The impeachment problem in this section illustrated a few concepts that we will explore in more detail in the next few sections, namely: the multiplication rule, the law of total probability, and Bayes’ rule.

### 3.1.3 Multiplication rule

**Multiplication rule:** the probability that two events both occur is
\[\begin{aligned}
\textrm{P}(A \cap B) & = \textrm{P}(A|B)\textrm{P}(B)\\
& = \textrm{P}(B|A)\textrm{P}(A)\end{aligned}\]

The above says that you should think “multiply” when you see “and”. However, be careful about *what* you are multiplying: you need an unconditional and an appropriate conditional probability. You can condition either on \(A\) or on \(B\), provided you have the appropriate marginal probability; often, conditioning one way is easier than the other. Be careful: the multiplication rule does *not* say that \(\textrm{P}(A\cap B)\) is the same as \(\textrm{P}(A)\textrm{P}(B)\).

Generically, the multiplication rule says \[ \text{joint} = \text{conditional}\times\text{marginal} \]

For example:

- 31%
*of Americans*are Democrats - 83.9%
*of Democrats*support impeachment - So 26%
*of Americans*are Democrats who support impeachment (0.26 = (0.31)(0.839)).

\[ \frac{\text{Democrats who support impeachment}}{\text{Americans}} = \left(\frac{\text{Democrats}}{\text{Americans}}\right)\left(\frac{\text{Democrats who support impeachment}}{\text{Democrats}}\right) \]

The multiplication rule extends naturally to more than two events. \[ \textrm{P}(A_1\cap A_2 \cap \cdots \cap A_{k}) = \textrm{P}(A_1)\textrm{P}(A_2|A_1)\textrm{P}(A_3|A_1\cap A_2) \times \cdots \times \textrm{P}(A_k|A_1 \cap A_2 \cap \cdots \cap A_{k-1}) \]

The multiplication rule is useful for computing probabilities for a random phenomenon that can be broken down into component “stages”.

**Example 2.58 **
The birthday problem concerns the probability that at least two people in a group of \(n\) people have the same birthday^{75}. In particular, how large does \(n\) need to be in order for this probability to be larger than 0.5? Ignore multiple births and February 29 and assume that the other 365 days are all equally likely.

- Explain how, in principle, you could perform a tactile simulation to estimate the probability that at least two people have the same birthday when \(n=30\).

§ Given exercise 1: List the concepts that the probability passage says the impeachment problem illustrated.
§ Given exercise 2: Pick up the probability passage on the multiplication rule after its last sentence and keep writing.

§ Material shown:
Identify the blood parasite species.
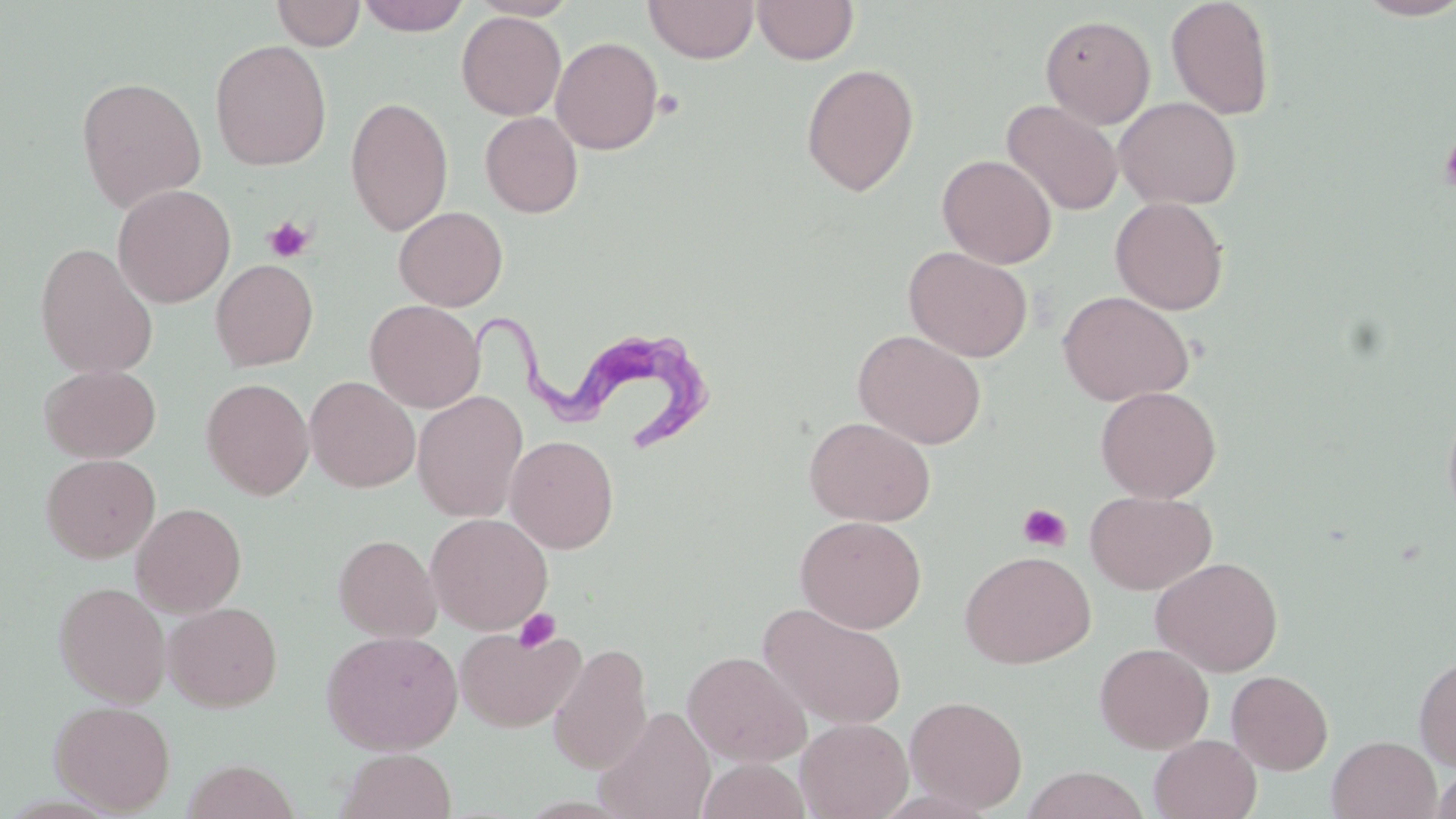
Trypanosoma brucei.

--

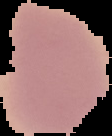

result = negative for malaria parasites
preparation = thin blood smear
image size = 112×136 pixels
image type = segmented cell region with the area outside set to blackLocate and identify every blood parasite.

§ Response 1: The multiplication rule, the law of total probability, and Bayes' rule.

§ Response 2:
- For \(n=30\), find the probability that none of the people have the same birthday.
- For \(n=30\), find the probability that at least two people have the same birthday.
- Provide an expression of the probability for a general \(n\) and find the smallest value of \(n\) for which the probability is over 0.5.

*Solution*to Example 2.58

- Here is one way.
- Get 365 cards and label each one with a distinct birthday.
- Shuffle the cards and select 30
*with replacement*. - Record whether or not you selected at least one card more than once. This corresponds to at least two people sharing a birthday.
- Repeat many times; each repetition consists of a selecting a sample of 30 cards with replacement.
- Find the proportion of repetitions on which at least two people had the same birthday to approximate the probability.

In the simulation below, the random variable \(X\) measures the number of distinct birthdays among the 30 people. So if no one shares a birthday then \(X=30\), if there is exactly one day that is the birthday of at least two people then \(X=29\), and so on.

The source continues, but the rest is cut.